Determine how many lines in the records hold the word "bbox". Return the number alone.
"""
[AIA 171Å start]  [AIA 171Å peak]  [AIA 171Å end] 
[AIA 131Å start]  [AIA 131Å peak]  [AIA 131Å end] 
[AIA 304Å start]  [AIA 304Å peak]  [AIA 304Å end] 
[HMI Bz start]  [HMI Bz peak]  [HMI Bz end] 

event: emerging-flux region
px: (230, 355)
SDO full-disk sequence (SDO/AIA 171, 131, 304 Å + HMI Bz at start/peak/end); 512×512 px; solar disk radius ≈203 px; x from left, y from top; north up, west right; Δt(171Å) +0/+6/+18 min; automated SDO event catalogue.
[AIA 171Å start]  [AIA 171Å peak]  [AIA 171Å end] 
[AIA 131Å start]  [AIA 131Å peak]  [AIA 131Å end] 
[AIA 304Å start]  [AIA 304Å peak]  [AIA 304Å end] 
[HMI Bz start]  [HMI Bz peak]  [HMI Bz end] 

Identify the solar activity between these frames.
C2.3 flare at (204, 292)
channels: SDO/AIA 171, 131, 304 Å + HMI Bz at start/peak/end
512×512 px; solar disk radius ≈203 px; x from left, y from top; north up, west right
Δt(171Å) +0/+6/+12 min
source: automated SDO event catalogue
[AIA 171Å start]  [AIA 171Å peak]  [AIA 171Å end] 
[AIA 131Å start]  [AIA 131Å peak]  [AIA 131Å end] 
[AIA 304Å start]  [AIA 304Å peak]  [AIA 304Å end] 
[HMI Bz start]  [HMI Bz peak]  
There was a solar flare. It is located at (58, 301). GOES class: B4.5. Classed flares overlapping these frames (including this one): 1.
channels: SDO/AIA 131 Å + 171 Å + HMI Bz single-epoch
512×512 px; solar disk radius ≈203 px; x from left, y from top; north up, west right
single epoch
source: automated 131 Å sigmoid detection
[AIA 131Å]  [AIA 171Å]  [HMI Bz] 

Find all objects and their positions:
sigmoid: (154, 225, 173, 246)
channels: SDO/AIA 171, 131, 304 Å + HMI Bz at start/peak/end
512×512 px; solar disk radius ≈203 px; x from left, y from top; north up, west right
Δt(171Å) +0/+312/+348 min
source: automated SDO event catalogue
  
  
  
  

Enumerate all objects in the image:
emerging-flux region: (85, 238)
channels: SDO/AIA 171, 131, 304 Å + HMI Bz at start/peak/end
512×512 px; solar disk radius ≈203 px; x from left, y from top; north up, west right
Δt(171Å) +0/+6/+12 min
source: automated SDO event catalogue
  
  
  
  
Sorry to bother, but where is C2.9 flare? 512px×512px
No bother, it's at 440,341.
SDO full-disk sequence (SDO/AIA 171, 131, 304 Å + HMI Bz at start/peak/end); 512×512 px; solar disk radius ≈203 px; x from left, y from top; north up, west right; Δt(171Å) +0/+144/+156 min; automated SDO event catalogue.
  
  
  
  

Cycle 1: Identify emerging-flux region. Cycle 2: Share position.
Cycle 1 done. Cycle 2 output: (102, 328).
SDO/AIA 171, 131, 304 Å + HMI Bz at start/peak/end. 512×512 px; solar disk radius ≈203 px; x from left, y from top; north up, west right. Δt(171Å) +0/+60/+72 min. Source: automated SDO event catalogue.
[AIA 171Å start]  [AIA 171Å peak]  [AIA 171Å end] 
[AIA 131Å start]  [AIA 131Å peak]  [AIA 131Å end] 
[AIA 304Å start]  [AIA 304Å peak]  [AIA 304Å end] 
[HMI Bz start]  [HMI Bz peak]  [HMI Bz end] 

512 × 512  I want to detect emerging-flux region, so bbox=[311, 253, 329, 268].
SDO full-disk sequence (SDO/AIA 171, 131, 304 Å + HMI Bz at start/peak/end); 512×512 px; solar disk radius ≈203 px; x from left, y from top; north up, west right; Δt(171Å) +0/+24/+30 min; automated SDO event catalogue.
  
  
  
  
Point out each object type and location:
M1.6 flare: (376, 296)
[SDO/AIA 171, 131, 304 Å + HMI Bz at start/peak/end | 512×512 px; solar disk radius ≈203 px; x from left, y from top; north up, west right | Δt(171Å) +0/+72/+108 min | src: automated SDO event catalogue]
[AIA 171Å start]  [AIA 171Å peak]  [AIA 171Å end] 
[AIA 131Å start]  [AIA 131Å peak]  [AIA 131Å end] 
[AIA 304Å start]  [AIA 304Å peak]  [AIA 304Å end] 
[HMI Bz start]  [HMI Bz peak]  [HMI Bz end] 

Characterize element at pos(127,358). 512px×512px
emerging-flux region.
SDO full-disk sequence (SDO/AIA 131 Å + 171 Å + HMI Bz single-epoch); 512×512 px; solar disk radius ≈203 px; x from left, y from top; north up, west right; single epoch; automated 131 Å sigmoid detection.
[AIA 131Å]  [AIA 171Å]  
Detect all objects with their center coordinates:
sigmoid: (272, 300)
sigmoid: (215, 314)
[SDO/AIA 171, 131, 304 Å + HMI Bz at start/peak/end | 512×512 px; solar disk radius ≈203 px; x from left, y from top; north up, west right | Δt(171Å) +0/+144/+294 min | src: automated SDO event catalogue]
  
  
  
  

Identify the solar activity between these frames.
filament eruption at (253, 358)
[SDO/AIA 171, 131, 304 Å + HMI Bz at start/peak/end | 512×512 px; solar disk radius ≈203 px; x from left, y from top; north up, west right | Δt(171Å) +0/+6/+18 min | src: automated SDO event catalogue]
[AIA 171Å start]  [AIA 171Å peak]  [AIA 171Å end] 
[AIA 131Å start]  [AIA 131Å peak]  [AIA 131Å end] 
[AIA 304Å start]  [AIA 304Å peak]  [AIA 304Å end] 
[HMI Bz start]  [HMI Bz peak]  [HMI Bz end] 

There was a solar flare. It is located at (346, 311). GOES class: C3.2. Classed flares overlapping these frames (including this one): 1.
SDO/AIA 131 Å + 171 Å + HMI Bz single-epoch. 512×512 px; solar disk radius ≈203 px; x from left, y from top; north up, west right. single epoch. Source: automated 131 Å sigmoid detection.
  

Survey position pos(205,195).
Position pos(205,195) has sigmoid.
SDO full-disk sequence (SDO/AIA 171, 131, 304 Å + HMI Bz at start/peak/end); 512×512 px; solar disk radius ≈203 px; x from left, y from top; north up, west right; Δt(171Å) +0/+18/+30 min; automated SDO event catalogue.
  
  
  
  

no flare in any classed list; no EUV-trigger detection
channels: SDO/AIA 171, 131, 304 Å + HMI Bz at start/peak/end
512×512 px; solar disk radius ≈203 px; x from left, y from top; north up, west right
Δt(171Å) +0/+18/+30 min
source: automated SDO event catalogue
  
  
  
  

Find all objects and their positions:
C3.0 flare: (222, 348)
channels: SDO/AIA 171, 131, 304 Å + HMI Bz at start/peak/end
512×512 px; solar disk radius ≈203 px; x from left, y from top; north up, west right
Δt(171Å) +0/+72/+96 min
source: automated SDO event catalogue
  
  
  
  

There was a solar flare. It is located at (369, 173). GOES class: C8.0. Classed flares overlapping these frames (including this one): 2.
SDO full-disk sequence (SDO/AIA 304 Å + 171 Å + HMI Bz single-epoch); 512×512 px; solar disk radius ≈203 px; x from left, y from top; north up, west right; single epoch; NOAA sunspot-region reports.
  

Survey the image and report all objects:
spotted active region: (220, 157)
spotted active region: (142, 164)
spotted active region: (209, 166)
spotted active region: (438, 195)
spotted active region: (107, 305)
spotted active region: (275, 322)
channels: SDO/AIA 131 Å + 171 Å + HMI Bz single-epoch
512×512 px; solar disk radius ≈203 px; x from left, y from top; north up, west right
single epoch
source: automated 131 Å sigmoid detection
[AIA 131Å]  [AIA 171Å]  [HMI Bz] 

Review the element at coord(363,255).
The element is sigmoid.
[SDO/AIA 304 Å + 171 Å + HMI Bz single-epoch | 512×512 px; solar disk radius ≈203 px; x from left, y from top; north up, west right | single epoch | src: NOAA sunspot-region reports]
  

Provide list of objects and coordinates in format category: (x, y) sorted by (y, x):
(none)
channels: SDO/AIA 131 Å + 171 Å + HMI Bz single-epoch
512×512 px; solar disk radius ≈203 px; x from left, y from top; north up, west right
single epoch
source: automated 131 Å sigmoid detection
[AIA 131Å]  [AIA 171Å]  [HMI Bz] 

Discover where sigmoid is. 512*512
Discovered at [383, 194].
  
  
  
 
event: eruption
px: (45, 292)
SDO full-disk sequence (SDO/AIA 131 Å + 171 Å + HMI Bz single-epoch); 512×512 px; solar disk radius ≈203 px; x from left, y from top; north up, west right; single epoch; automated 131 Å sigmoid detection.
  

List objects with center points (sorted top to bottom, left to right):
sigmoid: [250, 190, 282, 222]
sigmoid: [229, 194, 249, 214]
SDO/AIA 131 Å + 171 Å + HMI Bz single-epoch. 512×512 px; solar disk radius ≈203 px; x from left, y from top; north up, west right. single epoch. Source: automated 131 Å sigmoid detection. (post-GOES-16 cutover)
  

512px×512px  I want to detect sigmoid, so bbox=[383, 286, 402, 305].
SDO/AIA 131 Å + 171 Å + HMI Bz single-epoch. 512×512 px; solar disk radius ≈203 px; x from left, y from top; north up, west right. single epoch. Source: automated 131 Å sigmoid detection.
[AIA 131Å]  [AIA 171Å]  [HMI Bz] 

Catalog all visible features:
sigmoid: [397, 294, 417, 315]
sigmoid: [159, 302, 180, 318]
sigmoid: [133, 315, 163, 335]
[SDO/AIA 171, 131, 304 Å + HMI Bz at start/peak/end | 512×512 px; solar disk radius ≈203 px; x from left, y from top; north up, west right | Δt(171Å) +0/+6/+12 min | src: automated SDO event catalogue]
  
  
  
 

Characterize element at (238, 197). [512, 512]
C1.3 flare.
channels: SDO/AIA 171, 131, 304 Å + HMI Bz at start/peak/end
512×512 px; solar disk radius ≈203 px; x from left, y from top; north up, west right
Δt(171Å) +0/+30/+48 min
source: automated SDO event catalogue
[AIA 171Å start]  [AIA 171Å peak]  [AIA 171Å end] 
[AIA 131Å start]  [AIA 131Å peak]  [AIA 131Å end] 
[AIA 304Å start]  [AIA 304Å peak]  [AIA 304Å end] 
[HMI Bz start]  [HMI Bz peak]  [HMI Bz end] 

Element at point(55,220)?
"""
### SOLUTION FOR THIS PROBLEM
2